[[ Data excerpts open ]]

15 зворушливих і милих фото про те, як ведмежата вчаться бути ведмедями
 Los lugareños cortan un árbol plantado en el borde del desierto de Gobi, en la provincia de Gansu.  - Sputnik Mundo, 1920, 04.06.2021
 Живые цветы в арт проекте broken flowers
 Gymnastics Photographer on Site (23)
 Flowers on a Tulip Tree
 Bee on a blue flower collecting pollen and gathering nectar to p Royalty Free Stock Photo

[[ Data excerpts closed ]]

Copy exactly. Include the line containing "Gymnastics Photographer on Site (23)" and every later line through the end of the listing, and nothing else.

 Gymnastics Photographer on Site (23)
 Flowers on a Tulip Tree
 Bee on a blue flower collecting pollen and gathering nectar to p Royalty Free Stock Photo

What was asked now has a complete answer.